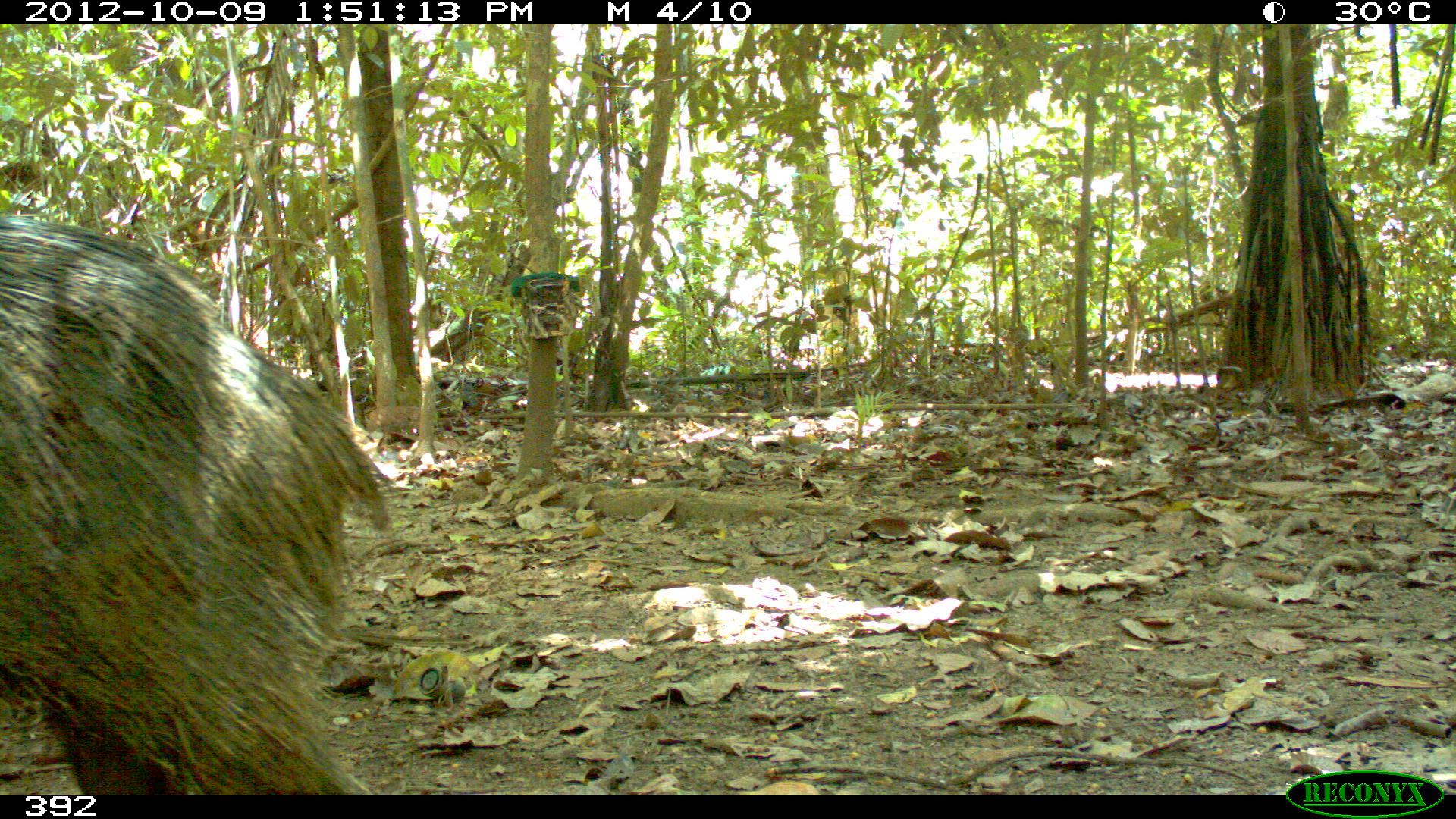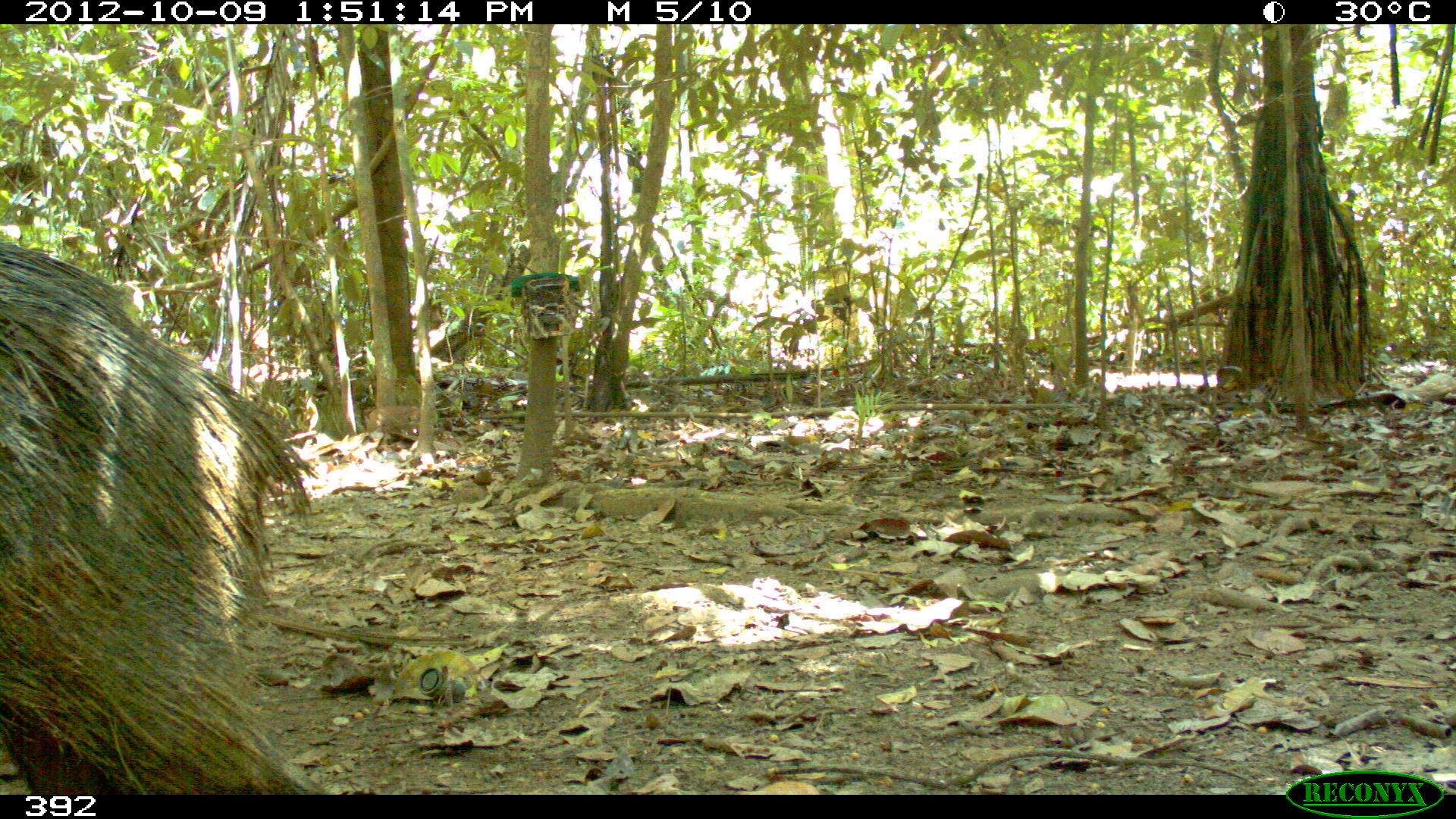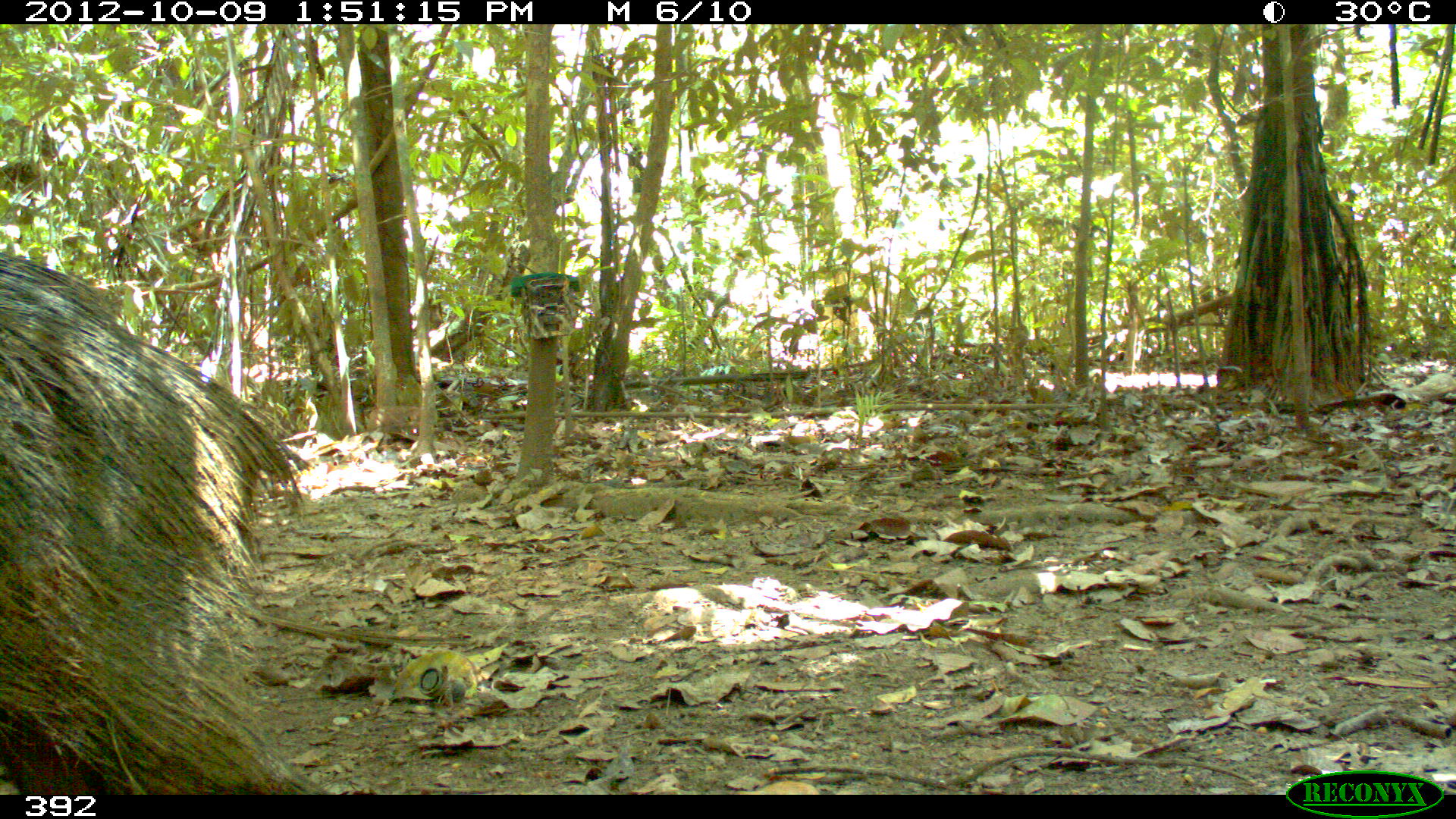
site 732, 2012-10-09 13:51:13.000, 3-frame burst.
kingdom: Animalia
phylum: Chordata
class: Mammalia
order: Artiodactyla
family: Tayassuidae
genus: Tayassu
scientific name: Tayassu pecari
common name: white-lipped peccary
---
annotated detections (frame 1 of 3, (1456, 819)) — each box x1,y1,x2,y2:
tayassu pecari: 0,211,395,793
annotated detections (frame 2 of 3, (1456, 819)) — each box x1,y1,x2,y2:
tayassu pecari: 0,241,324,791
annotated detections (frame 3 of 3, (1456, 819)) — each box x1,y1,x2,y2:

##############################

* THE TASK *
Output the full set of records above without changing a word, and drop the images.

* ANSWER TO THE EXERCISE *
site 732, 2012-10-09 13:51:13.000, 3-frame burst.
kingdom: Animalia
phylum: Chordata
class: Mammalia
order: Artiodactyla
family: Tayassuidae
genus: Tayassu
scientific name: Tayassu pecari
common name: white-lipped peccary
---
annotated detections (frame 1 of 3, (1456, 819)) — each box x1,y1,x2,y2:
tayassu pecari: 0,211,395,793
annotated detections (frame 2 of 3, (1456, 819)) — each box x1,y1,x2,y2:
tayassu pecari: 0,241,324,791
annotated detections (frame 3 of 3, (1456, 819)) — each box x1,y1,x2,y2:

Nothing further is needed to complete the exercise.